Жако спустился в метро Пале-Ройяль, Анна-Мария пошла пешком, через двор Лувра. Она торопилась домой, ей хотелось согреться, забыть большие пустые комнаты. Жако хорошо говорить, а она при такой температуре ни о чем, кроме холода, не может думать.
Она испытывала какую-то нежность к этой пустынной лестнице, по которой ей уже недолго подниматься. Не придется ей больше поворачивать ключ в упрямом замке. Все это уже прошлое. Ну что ж, погреемся напоследок.
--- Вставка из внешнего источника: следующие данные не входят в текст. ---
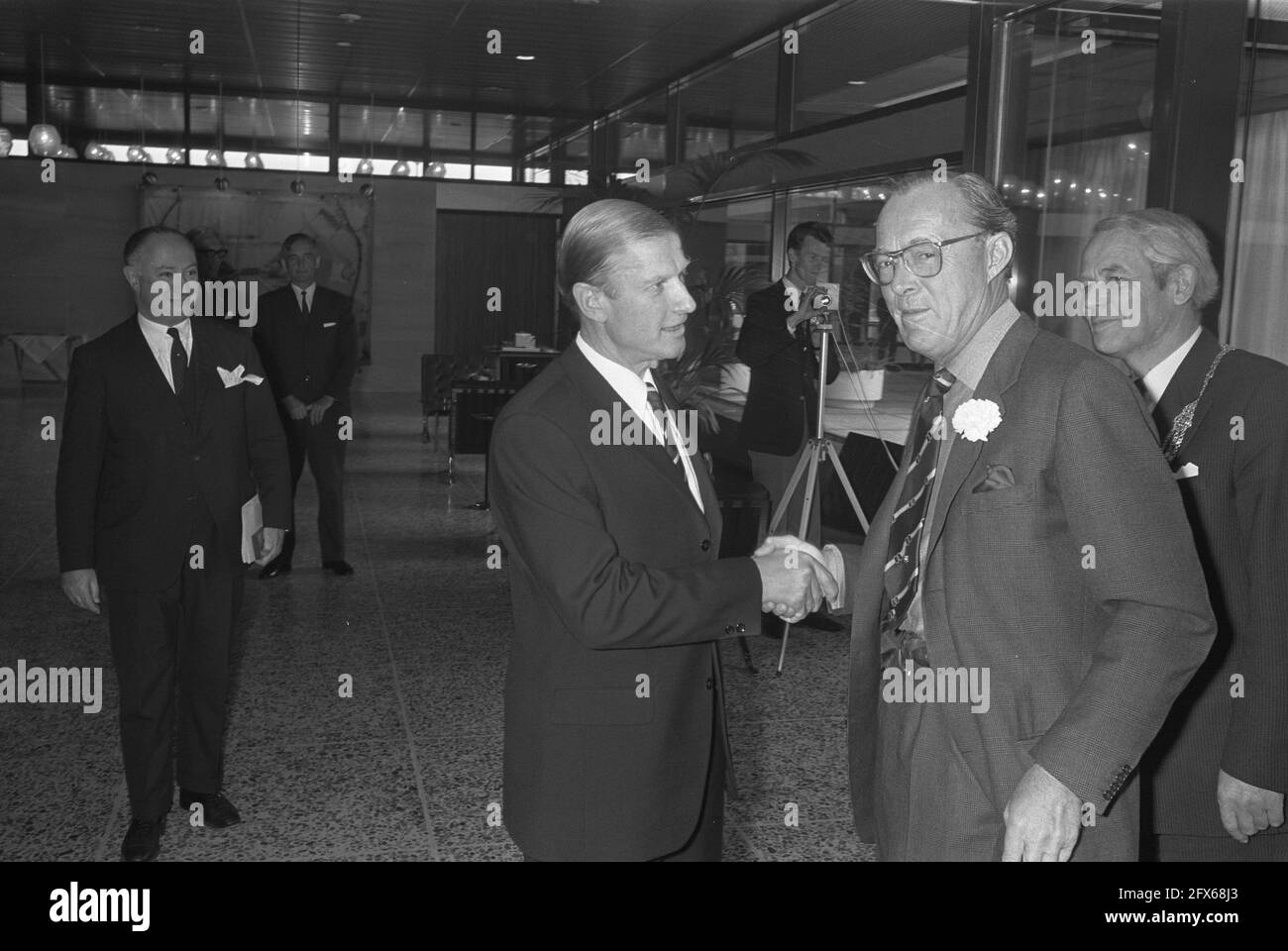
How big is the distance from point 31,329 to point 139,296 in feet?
55.2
Она сняла мокрый плащ, резиновые боты и не успела еще выйти из маленькой прихожей, как зазвонил колокольчик… Что, если не открывать? Ей надо работать, она устала. Но она не решилась не открыть, чтобы не открыть на звонок, требуется мужество… Анна-Мария покорно отперла дверь: вошла мадам Дуайен, у нее была опасная для ее друзей привычка являться без предупреждения.
– Я сама только что вернулась, – сказала Анна-Мария, встречая гостью приветливой улыбкой, – сейчас согреемся чашечкой чая. Пока вода закипит, устраивайтесь, как дома…
Анна-Мария отправилась на кухню, поставила воду, приготовила поднос. Ей так хотелось лечь, уснуть, забыть… Но что, собственно, она хотела забыть?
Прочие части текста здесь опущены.